====== Given information ======

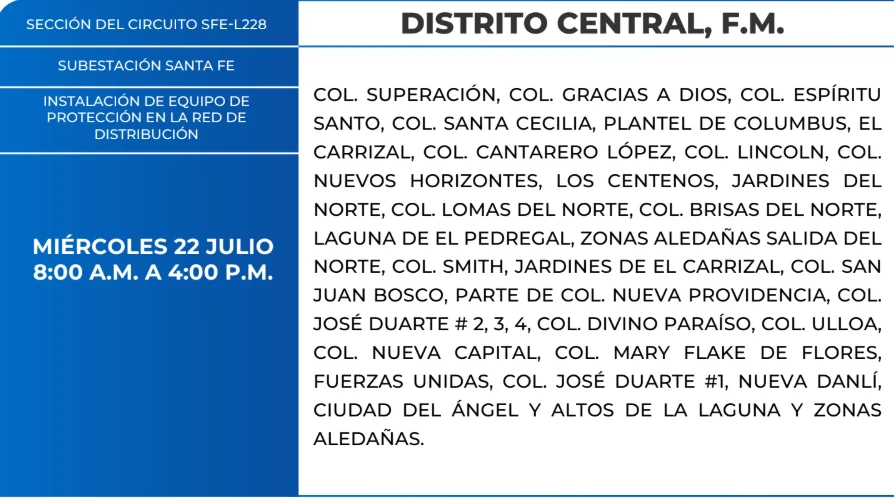 Foto de las Zonas de el Distrito Central que estarán sin energía este miércoles 22 de julio, según la ENEE.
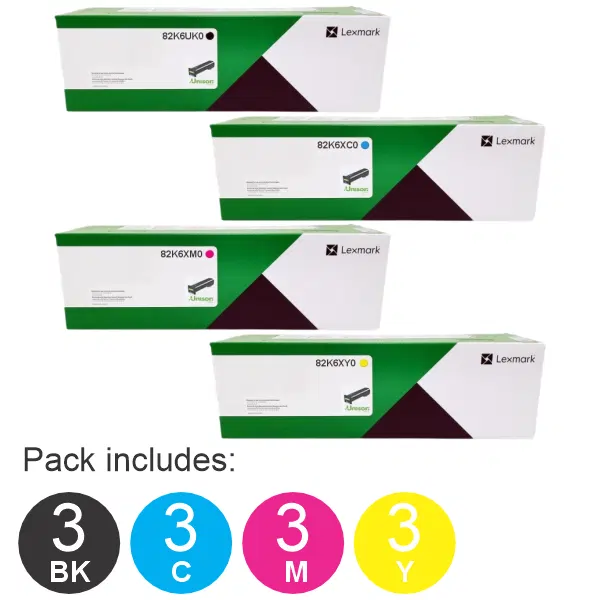 12 Pack Lexmark 82K6UK0 (1BK) & 82K6XC0,82K6XM0,82K6XY0 (3C,3M,3Y) Toner Cartridges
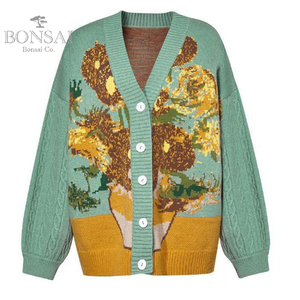 เสื้อสเวตเตอร์ถักลายดอกทานตะวันขนาดใหญ่สำหรับเด็กผู้หญิงใส่ไปโรงเรียนออกแบบลายดอกไม้ - Product Image 6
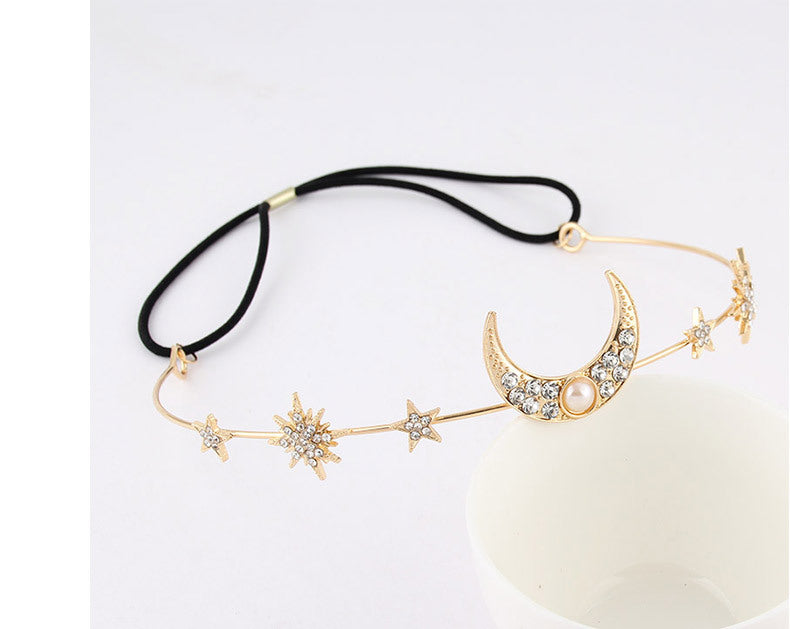 Women's IG Style Sweet Star Moon Alloy Elastic string Inlay Rhinestones Pearl Hair Band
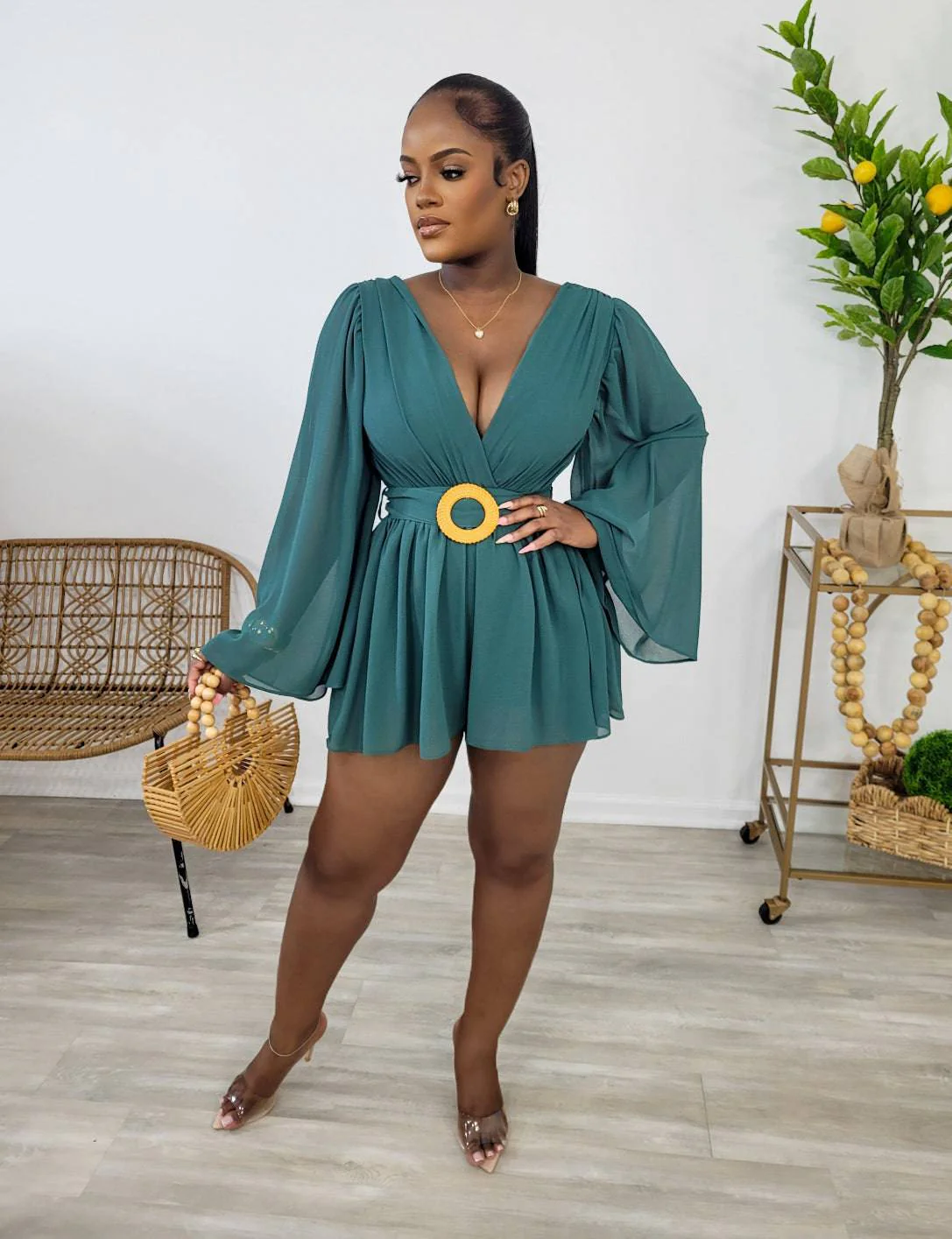 Chambray Romper (Teal)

======

→ Activity
Arrange the lines of these entries as a numbered list, skipping any blank lines. Leave the pictures out and give only the text.

→ Written answer
1.  Foto de las Zonas de el Distrito Central que estarán sin energía este miércoles 22 de julio, según la ENEE.
2.  12 Pack Lexmark 82K6UK0 (1BK) & 82K6XC0,82K6XM0,82K6XY0 (3C,3M,3Y) Toner Cartridges
3.  เสื้อสเวตเตอร์ถักลายดอกทานตะวันขนาดใหญ่สำหรับเด็กผู้หญิงใส่ไปโรงเรียนออกแบบลายดอกไม้ - Product Image 6
4.  Women's IG Style Sweet Star Moon Alloy Elastic string Inlay Rhinestones Pearl Hair Band
5.  Chambray Romper (Teal)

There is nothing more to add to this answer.